Lumbar sympathectomy improves blood flow to the lower limbs and is widely used in clinical practice to treat lower limb pain and cold. However, the therapeutic mechanisms underlying lumbar sympathectomy for limb coldness resulting from nerve injury remain unclear. This study aimed to investigate the effect of lumbar sympathectomy on cold allodynia in rats with spared nerve injury (SNI) and identify potential target genes associated with its analgesic effects.
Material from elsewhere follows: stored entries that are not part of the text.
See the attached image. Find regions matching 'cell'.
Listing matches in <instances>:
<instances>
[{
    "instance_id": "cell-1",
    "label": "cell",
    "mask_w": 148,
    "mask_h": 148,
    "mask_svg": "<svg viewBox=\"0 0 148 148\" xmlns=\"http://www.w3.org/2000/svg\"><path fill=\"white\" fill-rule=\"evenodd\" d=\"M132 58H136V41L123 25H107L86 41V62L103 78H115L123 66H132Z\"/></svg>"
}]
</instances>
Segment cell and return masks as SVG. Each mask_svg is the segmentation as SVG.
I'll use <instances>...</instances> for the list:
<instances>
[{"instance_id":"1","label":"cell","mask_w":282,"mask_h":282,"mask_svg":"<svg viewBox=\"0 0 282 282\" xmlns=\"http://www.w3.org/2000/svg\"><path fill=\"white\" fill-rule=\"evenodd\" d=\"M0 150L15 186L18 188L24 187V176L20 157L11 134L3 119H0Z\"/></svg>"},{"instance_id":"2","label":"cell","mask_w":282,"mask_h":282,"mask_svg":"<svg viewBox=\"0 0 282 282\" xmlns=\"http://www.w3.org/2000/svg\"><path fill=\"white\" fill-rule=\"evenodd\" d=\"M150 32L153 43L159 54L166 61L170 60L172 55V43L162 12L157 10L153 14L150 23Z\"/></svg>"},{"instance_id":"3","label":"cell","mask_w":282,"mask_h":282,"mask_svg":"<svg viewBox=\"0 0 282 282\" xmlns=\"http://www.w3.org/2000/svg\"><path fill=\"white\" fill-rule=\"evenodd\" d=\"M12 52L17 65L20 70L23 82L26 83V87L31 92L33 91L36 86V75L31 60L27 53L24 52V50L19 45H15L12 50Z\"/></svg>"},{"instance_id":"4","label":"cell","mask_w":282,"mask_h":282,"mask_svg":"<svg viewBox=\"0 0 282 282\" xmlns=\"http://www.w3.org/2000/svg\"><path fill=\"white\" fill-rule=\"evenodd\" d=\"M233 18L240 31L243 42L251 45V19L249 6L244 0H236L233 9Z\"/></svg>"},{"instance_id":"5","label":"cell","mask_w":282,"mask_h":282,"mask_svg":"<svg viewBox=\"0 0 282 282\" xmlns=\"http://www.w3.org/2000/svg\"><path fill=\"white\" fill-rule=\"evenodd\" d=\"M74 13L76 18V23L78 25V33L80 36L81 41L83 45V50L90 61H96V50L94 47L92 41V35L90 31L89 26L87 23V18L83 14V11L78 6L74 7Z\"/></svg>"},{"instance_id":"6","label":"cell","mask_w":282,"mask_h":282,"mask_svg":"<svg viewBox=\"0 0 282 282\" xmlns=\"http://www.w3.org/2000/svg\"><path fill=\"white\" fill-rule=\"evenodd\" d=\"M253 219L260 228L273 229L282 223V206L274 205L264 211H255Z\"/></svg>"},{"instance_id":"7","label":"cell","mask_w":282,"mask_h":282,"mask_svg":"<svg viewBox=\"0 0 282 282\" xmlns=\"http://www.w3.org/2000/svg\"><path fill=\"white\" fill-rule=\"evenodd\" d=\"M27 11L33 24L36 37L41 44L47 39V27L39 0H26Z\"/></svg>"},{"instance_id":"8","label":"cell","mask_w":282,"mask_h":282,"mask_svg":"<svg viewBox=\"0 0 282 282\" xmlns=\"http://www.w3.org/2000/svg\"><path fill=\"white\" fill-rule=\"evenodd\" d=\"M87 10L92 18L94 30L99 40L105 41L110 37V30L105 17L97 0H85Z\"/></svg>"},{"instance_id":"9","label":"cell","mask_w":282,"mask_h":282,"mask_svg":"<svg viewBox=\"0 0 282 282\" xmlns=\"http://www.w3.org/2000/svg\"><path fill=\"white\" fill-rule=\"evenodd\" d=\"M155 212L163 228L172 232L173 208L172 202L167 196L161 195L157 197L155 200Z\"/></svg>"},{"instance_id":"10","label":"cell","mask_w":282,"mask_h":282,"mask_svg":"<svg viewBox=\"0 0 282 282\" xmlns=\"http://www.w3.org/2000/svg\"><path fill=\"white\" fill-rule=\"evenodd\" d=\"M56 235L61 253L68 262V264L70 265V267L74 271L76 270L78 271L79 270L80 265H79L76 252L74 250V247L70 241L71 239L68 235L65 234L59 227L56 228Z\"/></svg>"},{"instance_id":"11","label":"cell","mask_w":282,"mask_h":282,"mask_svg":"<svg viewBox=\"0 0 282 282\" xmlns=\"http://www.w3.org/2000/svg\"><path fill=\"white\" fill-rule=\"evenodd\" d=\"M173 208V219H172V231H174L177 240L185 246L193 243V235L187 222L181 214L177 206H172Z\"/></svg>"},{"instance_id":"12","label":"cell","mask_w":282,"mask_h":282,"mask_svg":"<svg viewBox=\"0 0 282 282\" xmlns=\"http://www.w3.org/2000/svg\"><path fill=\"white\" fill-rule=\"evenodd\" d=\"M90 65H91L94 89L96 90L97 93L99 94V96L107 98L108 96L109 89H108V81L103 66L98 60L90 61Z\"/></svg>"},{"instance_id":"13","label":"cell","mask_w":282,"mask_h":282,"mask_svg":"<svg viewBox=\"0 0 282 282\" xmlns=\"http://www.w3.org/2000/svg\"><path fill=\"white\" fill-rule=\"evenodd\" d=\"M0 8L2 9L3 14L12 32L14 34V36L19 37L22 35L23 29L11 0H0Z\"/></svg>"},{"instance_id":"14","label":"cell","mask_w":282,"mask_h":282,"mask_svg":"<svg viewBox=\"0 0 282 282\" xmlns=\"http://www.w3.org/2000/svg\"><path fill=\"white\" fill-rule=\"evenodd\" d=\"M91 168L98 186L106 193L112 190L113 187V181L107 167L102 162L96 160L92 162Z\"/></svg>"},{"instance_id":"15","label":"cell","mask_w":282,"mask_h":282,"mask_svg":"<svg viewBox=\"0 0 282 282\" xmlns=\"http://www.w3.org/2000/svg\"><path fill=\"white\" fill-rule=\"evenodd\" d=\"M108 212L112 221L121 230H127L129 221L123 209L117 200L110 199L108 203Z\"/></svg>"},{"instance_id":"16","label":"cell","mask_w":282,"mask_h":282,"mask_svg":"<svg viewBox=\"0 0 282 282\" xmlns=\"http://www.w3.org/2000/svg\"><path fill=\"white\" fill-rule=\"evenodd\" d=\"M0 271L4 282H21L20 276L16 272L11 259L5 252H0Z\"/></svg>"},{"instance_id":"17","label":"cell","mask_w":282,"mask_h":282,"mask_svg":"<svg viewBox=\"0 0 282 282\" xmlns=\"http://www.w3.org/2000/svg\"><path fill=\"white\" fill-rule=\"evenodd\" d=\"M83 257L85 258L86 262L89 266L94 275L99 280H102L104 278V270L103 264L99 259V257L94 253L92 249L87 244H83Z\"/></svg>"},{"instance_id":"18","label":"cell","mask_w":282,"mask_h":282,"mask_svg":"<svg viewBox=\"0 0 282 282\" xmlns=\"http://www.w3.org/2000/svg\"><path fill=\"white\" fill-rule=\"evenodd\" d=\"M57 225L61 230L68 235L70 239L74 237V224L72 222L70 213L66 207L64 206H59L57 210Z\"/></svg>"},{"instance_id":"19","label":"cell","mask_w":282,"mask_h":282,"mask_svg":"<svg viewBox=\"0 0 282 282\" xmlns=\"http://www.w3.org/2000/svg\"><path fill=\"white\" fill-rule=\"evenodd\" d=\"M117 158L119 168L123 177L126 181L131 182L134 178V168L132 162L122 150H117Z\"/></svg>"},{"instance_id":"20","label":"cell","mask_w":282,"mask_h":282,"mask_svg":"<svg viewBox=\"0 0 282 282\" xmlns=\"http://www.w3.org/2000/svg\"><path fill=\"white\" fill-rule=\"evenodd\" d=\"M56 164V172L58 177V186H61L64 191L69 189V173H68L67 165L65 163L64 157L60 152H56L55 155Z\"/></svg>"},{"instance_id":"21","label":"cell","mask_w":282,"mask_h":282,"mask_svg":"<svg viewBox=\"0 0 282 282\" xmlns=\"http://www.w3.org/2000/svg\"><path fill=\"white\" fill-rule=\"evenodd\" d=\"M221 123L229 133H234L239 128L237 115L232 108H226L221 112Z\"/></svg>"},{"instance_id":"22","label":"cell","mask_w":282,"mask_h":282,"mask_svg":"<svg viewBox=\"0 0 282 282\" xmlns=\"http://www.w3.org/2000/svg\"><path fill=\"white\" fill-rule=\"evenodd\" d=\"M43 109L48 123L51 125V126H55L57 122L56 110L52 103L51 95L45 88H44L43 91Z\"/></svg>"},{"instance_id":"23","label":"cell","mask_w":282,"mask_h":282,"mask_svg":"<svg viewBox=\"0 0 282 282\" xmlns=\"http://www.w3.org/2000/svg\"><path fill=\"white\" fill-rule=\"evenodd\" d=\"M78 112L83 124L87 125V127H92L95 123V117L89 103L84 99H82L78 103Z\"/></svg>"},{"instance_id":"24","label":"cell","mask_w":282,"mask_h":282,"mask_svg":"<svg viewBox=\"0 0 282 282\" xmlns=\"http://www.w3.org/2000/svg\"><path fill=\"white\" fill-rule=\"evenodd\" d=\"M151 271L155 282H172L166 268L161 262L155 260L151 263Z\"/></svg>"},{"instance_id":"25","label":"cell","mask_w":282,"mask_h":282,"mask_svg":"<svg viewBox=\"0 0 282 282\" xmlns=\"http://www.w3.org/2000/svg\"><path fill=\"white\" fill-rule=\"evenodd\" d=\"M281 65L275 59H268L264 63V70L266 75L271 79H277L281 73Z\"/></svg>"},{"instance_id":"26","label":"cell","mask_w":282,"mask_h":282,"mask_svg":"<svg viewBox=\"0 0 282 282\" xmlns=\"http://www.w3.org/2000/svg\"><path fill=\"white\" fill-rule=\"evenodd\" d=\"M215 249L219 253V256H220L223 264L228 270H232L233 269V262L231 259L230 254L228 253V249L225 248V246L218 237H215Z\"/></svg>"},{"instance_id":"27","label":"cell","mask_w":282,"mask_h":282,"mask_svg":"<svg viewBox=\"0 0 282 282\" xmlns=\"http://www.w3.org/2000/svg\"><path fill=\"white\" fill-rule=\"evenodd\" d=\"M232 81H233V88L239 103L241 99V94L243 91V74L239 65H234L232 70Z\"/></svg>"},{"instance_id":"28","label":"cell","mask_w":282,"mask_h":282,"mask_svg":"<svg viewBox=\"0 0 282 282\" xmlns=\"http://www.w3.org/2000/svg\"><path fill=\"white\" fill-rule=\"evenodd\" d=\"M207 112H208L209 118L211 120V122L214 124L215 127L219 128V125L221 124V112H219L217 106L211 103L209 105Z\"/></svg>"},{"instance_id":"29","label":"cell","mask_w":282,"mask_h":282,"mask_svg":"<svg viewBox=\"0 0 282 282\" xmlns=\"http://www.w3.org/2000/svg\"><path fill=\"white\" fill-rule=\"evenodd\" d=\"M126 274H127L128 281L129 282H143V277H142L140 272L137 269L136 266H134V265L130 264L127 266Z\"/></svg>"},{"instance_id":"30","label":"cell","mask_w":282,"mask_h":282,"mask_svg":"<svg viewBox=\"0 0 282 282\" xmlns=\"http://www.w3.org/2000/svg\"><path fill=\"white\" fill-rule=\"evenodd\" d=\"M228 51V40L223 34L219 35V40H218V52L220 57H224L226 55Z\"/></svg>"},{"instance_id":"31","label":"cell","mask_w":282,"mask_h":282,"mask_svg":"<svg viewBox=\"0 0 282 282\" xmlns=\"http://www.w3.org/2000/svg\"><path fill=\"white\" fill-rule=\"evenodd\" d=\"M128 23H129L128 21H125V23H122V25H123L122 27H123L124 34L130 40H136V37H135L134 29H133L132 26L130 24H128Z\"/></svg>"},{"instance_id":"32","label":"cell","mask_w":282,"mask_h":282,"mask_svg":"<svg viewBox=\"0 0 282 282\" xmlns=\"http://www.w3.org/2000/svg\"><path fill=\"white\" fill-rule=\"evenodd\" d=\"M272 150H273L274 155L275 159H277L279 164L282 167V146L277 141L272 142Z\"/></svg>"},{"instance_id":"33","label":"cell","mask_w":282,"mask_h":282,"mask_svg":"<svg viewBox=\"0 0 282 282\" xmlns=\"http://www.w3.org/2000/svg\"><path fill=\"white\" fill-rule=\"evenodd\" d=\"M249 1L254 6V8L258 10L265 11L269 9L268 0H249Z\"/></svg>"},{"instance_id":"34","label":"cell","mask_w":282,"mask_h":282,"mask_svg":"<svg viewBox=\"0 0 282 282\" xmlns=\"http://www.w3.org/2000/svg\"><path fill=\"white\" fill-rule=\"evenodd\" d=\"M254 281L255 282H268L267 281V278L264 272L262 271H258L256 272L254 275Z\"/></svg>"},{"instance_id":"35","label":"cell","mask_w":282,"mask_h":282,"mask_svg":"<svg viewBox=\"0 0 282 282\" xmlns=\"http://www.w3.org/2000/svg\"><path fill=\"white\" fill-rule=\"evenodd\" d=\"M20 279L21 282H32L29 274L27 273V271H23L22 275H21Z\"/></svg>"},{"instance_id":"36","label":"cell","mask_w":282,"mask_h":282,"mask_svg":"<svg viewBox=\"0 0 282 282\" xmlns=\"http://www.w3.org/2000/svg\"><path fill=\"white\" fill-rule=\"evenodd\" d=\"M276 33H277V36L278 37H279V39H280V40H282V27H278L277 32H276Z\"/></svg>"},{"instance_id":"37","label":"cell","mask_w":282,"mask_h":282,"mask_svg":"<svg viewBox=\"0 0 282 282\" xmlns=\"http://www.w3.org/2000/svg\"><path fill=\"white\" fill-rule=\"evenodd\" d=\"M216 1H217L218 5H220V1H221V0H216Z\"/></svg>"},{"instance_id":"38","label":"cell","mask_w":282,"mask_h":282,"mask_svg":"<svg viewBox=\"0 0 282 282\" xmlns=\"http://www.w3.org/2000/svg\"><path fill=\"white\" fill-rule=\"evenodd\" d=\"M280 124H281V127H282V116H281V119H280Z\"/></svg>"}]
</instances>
A rat model of SNI was established. Mechanical and cold pain thresholds were assessed in rats with SNI to explore the analgesic effects of lumbar sympathetic neurectomy on cold allodynia. Poly(A)-seq was used to analyze the transcriptional profile of the spinal cord. Differentially expressed genes (DEGs) were screened and analyzed using bioinformatics and validated by quantitative PCR analysis.

Lumbar sympathectomy improved mechanical pain, cold allodynia, and cold sensitivity in the ipsilateral hind paw of SNI rats (all p < 0.05). Poly(A)-seq identified 278 DEGs (177 upregulated and 101 downregulated) in the spinal cords of SNI model rats compared with control rats. We identified 174 DEGs in the gene expression profile of lumbar sympathectomized SNI rats, including 69 upregulated and 105 downregulated genes, compared with SNI model rats. Functional analysis of the DEGs revealed that the most significantly enriched pathways included immune-related pathways and cellular molecular components, which mediate neuroinflammation, central sensitization, and chronic pain. To explore the correlation among the DEGs, we used the STRING database to construct protein-protein interaction networks. Finally, quantitative PCR analysis revealed six potential target genes associated with cold analgesic effects epithelial mitogen gene (EPGN), histone cluster 2 H3 family member C2 (Hist2h3c2), small integral membrane protein 6 (Smim6), family with sequence similarity 187 member a (FAM187A), LOC108349650, and LOC102550818.

Lumbar sympathectomy may alleviate cold allodynia in SNI model rats. We identified key genes associated with pain mitigation, offering potential therapeutic targets. These genes may serve as targets for treating nerve injury-induced cold allodynia. These findings provide valuable insights for the development of new treatments for nerve-related pain disorders.